● **STATED PROBLEM 1**:
In the entries, switch "camera" to "lens" in the lines starting at the one containing "From the viewpoint" and ending with the last entry line. Can you give those lines back with everything else unchanged?

# Trainer in Fl



## symeon kazanas (Jul 3, 2006)

Does anyone know of a good trainer in the Tampa Florida area?
A friend just moved there and is looking for ppd/sch trainer.
Thanks.


----------



## Jerry Lyda (Apr 4, 2006)

There's some good guys in West Palm Beach area. They train ppd and SchH


----------



## Jeff Oehlsen (Apr 7, 2006)

I am pretty sure that Ivan B.is in the middle of the state somewhere.


----------



## Andy Andrews (May 9, 2006)

Ivan B is in Plant City, which is about a 30 minute ride east of Tampa proper. As far as I know doesn't have a structured club, but he does offer private lessons. Tuesdays and thursdays if I recall.

Ot Vitosha


Andy.


----------



## sandra f. johnson (Jul 9, 2007)

www.edreyesk9.com
407 314 1643 

Ed is located in Oviedo, Fl. He was highly recommended to me by someone on this forum.


----------



## Ken Thompson (Jun 9, 2006)

Ivan will work with you and your dog in private or group lessons. He will also work your dog by the week or by the month. He currently has one of mine.


----------



## symeon kazanas (Jul 3, 2006)

Thanks, I think he went with Ivan.


----------

● **STATED PROBLEM 2**:
Can you summarize the forum thread in two sentences?

Entries from a dataset

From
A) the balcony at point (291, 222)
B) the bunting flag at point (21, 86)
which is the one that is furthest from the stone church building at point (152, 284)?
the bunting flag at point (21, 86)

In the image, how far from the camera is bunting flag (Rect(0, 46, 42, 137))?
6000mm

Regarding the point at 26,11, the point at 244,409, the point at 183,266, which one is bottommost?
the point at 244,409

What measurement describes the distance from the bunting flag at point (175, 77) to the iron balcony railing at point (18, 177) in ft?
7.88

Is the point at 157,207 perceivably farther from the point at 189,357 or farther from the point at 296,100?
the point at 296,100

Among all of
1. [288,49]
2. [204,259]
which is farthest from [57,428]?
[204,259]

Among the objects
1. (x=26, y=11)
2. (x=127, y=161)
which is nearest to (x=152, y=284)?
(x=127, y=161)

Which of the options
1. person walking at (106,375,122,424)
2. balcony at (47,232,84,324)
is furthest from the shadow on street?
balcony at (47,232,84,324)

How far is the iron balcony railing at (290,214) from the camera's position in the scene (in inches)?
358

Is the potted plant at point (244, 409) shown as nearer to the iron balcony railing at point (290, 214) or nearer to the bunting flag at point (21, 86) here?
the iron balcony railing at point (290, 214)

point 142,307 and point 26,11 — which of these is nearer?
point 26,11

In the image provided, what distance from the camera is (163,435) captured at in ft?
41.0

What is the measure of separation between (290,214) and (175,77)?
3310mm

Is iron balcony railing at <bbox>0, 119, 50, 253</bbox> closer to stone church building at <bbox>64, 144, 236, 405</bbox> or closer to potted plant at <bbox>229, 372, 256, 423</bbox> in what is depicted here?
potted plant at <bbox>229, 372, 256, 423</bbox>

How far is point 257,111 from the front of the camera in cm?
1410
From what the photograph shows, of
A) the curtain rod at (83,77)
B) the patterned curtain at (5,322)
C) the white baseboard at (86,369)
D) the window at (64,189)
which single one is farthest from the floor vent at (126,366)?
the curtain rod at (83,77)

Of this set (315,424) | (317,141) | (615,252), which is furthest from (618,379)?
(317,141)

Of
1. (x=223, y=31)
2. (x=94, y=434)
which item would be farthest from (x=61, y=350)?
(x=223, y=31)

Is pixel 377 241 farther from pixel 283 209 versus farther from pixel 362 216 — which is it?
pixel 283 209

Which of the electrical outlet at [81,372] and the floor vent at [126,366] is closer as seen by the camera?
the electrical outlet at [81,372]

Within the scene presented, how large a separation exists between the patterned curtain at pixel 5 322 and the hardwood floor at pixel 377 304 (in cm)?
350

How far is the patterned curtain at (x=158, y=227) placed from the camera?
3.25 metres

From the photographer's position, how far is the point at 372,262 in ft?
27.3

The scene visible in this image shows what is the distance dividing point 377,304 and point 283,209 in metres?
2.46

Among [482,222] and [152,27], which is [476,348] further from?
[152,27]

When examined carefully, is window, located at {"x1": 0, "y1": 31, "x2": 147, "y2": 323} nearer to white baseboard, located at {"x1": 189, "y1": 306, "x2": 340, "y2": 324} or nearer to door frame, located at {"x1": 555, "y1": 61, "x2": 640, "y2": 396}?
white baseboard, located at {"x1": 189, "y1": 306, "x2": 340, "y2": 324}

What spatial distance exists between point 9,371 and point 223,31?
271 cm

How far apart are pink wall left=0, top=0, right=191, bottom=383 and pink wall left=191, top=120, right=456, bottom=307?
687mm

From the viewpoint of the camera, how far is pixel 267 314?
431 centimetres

● **FULL RESPONSE 1**:
From the viewpoint of the lens, how far is pixel 267 314?
431 centimetres

● **FULL RESPONSE 2**:
A poster asked for a good ppd/sch trainer in the Tampa, Florida area for a friend, and replies pointed to trainers in the West Palm Beach area, to Ivan B. in Plant City about 30 minutes east of Tampa, and to Ed in Oviedo. Ivan offers private or group lessons and will work a dog by the week or month, and the original poster later said the friend apparently went with Ivan.